Il y avait défini les périodes successives de l’antisémitisme en attribuant de manière abusive — erronée — l’ultime période d’un antisémitisme d’essence raciste à P.-J. Proudhon. Il écrivait : "« Avec Proudhon s’annonce donc une troisième forme d’antisémitisme d’essence raciste celle-là ». Vous même Monsieur Bredin n’écrivez-vous pas que Proudhon proclame « le juif est l’ennemi du genre humain […] Il faut renvoyer vite cette race en Asie ou l’exterminer ».

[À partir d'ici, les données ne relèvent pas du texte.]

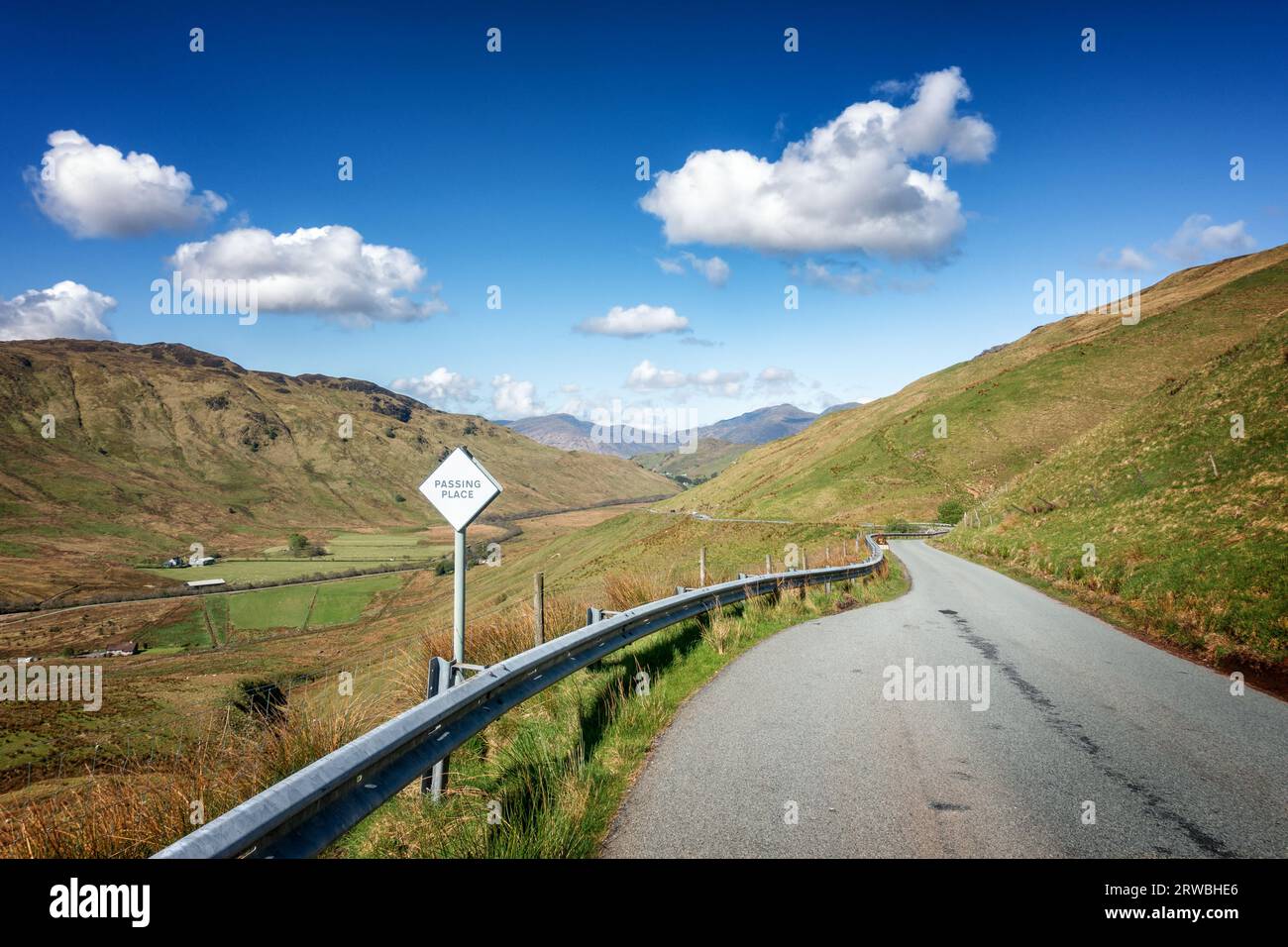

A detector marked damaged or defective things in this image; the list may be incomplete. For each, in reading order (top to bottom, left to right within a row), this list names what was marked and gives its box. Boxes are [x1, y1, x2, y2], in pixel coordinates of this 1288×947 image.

crack in road surface [602, 541, 1288, 860]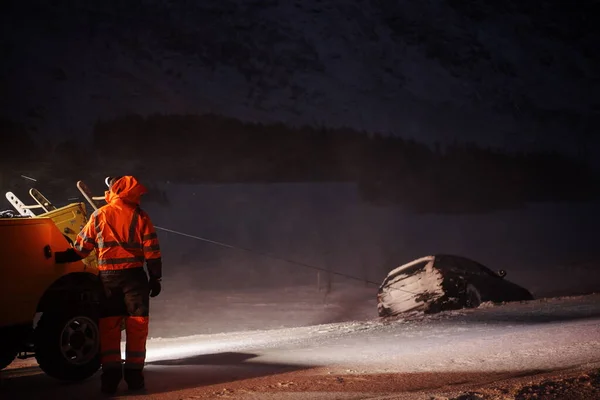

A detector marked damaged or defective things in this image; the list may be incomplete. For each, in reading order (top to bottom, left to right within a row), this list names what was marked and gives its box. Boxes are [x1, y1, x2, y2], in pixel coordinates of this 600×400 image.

crashed car [378, 255, 532, 318]
overturned vehicle [378, 255, 532, 318]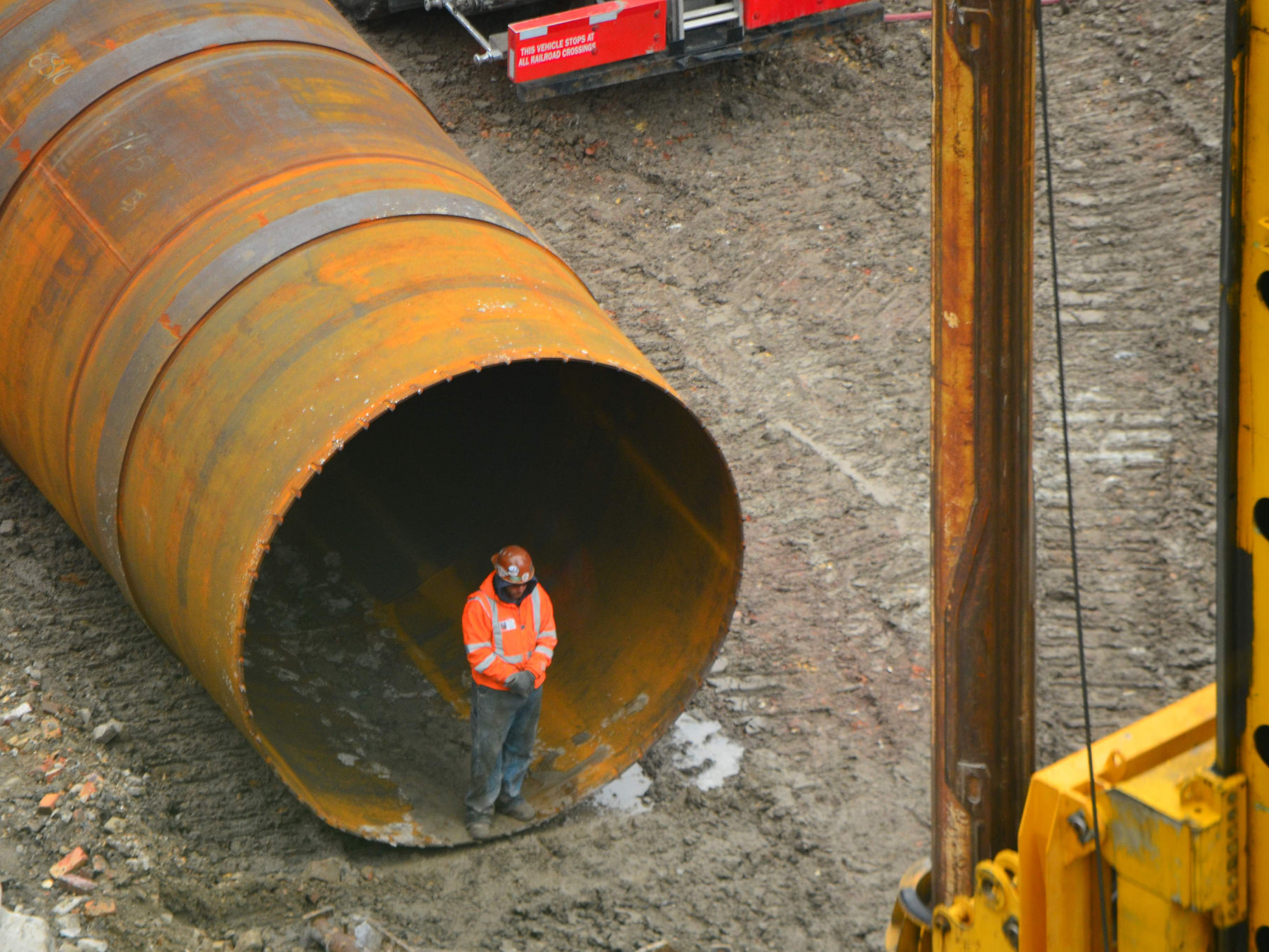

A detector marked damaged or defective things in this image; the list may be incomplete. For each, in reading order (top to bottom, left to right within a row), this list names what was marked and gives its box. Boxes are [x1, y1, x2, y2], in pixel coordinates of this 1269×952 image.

large rusty steel pipe [0, 0, 741, 847]
rust stain on pipe [0, 0, 741, 847]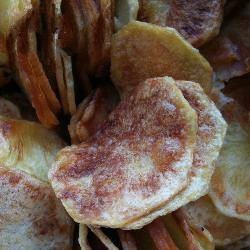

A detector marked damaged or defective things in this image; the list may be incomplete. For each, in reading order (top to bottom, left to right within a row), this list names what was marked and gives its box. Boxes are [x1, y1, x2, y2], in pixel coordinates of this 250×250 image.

small broken chip piece [111, 21, 213, 95]
small broken chip piece [139, 0, 225, 47]
small broken chip piece [200, 1, 250, 81]
small broken chip piece [68, 83, 119, 144]
small broken chip piece [48, 76, 197, 229]
small broken chip piece [123, 81, 227, 229]
small broken chip piece [209, 98, 250, 222]
small broken chip piece [183, 195, 250, 246]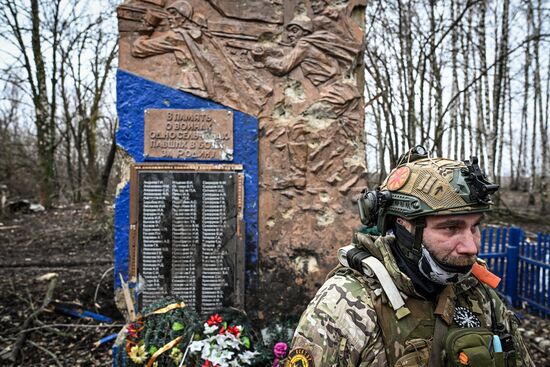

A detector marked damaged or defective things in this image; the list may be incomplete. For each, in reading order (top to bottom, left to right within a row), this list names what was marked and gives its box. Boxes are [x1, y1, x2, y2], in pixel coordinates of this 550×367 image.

Une erreur de fond et de méthode

J’avais, en date du 21 octobre 1990, en réponse à M. Berstein, fait parvenir une mise au point adressée à la revue L’Histoire. L’erreur commise par M. Poliakov dans son livre Histoire de l’antisémitisme, erreur reprise par M. Berstein dans son article de 1990 et par vous aujourd’hui dans Le Monde est à la fois une erreur de fond et de méthode.

Pierre-Joseph Proudhon a, au même titre que la plupart des socialistes du XIXe siècle, griffonné des propos de nature antisémite, propos incontestablement inadmissibles et condamnables.

Zeev Sternhell que vous citez abondamment n’omettait personne dans la galerie d’antisémites qu’il nous fournissait : Karl Marx dans Les Annales franco-allemandes, Blanqui dans L’Enfermé que M. Paz stigmatisa dans L’Idée de race chez Blanqui

Vous-même Monsieur Bredin, dans votre admirable biographie consacrée à Bernard Lazare… de l’anarchiste au prophète stigmatisez ce glissement sémantique qui va d’un philosémitisme bien regrettable… L’époque explique ne partie ces errements de langage et d’idées mais ne les justifie aucunement !

Ceci étant, les écrits attribués à P-J. Proudhon sont tirés de son carnet n° 6, publié avec les autres carnets et inédits entre 1960 et 1974 par le soin de P. Haubtman, auteur d’une thèse fondamentale consacrée au lutteur anarchiste et humaniste bisontin.

Jusque là ces écrits marginaux (griffonnés avec un crayon en marge d’autres écrits) n’étaient connus de personne ! A sa publication dans les années 60, le carnet n° 6 était totalement inédit…

Aussi, si P.-J. Proudhon peut être accusé au même titre que les autres socialistes de l’époque d’écarts de langage — et nous n’avons pas attendu pour condamner avec la plus grande véhémence de tels propos — il ne peut en aucun cas être considéré comme « le père d’un antisémitisme d’essence raciale… ». Pour ce faire, il eut fallu que ces propos fussent connus entre 1848 et 1960… ce qui n’était pas le cas !

Voilà Monsieur Bredin les considérations et récriminations qu’a suscité votre article du Monde. Elles ne veulent en aucun cas vous blesser. Il était nécessaire de rectifier quelques propos erronés ou déplacés, loin de toute polémique.

J’espère que cette lettre trouvera de vous l’accueil de l’intelligence, de l’ouverture et de l’authenticité. Je n’en attends pas moins.

En attendant de vous lire et peut-être de lire un début de rectification historique dans Le Monde, je vous prie d’accepter Monsieur Bredin mes salutations anarchistes et antifascistes.